What has been happening?
Nappy Science Gang investigated detergent, temperature and strip washing and discovered a mineral exoskeleton in our nappies that no-one predicted. Apatite for Destruction is currently investigating that mineral, and soon Parenting Science Gang will begin, because ‘parenting is always an experiment, so why not collect the data?‘
Tell me more
Nappy Science Gang ran from March to November 2015 and was funded by The Wellcome Trust and the Royal Society of Chemistry. Our citizen scientists debated research questions, designed experiments, conducted live chats with experts, conducted experiments at home, commissioned professional lab tests and much much more.
Want to to know what we found out? Well you can read the results of our detergent, temperature and strip-washing experiments here.

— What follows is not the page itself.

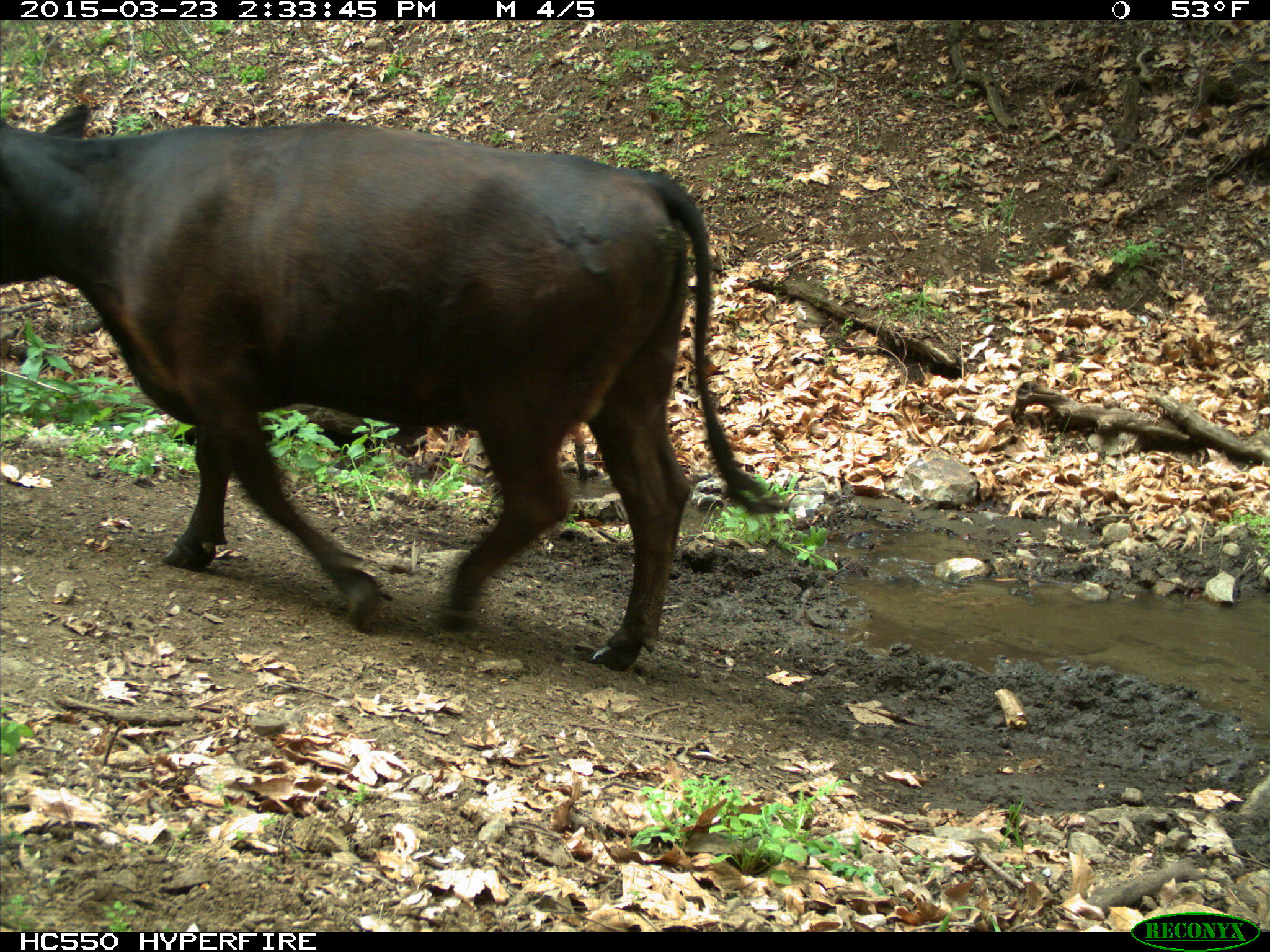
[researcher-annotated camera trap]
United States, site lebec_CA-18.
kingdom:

Apatite for Destruction’ funded by the Royal Society of Chemistry runs from September 2016 to February 2017. In the course of our investigations last year , we found some nappies with an ‘exoskeleton’ of hydroxyl apatite (a mineral found in bones and teeth!). 20% of the weight of the dry nappy was made up of this mineral. The technician who did the test said he had never seen or even heard of an ash value that high. 1-2% might be more normal. 3-4% would be a high value.
No-one had predicted this result; but our (mostly non-science trained) volunteers dug around, asked questions, talked about what they wanted to know about, and that is how we came to be doing scientific tests on smelly nappies and discovering what seems to be an unknown phenomenon. Yay for citizen science!
The Wellcome Trust have decided to give a Society Award to Nappy Science Gang phase two – provisionally titled Parenting Science Gang. (Proposed slogan: Parenting is always an experiment, so why not collect the data?). Read more here.
What do you mean, citizen science project?
Citizen science loosely means that non-scientists are involved in ‘doing some science’. Usually this means that volunteers help collect data, or interpret it (e.g. The Big Garden Birdwatch, Galaxy Zoo, or fold.it), in experiments that professional scientists have chosen and designed. These projects are great, as far as they go, but it’s still scientists in the driving seat and members of the public are just helping them achieve their goals. Nappy Science Gang goes a step further. Volunteers come up with the questions they want to answer, they work out how they might answer those questions and design their own experiments. And then they do the experiments. All of those stages are part of doing science. Our volunteers will get advice from professional scientists, and some tests will have to be done in a lab, but it’s the volunteers setting the agenda and choosing what questions they want to answer. Why? Because what better way to get science doing stuff that’s relevant to people? And what better way to engage people with what science really is?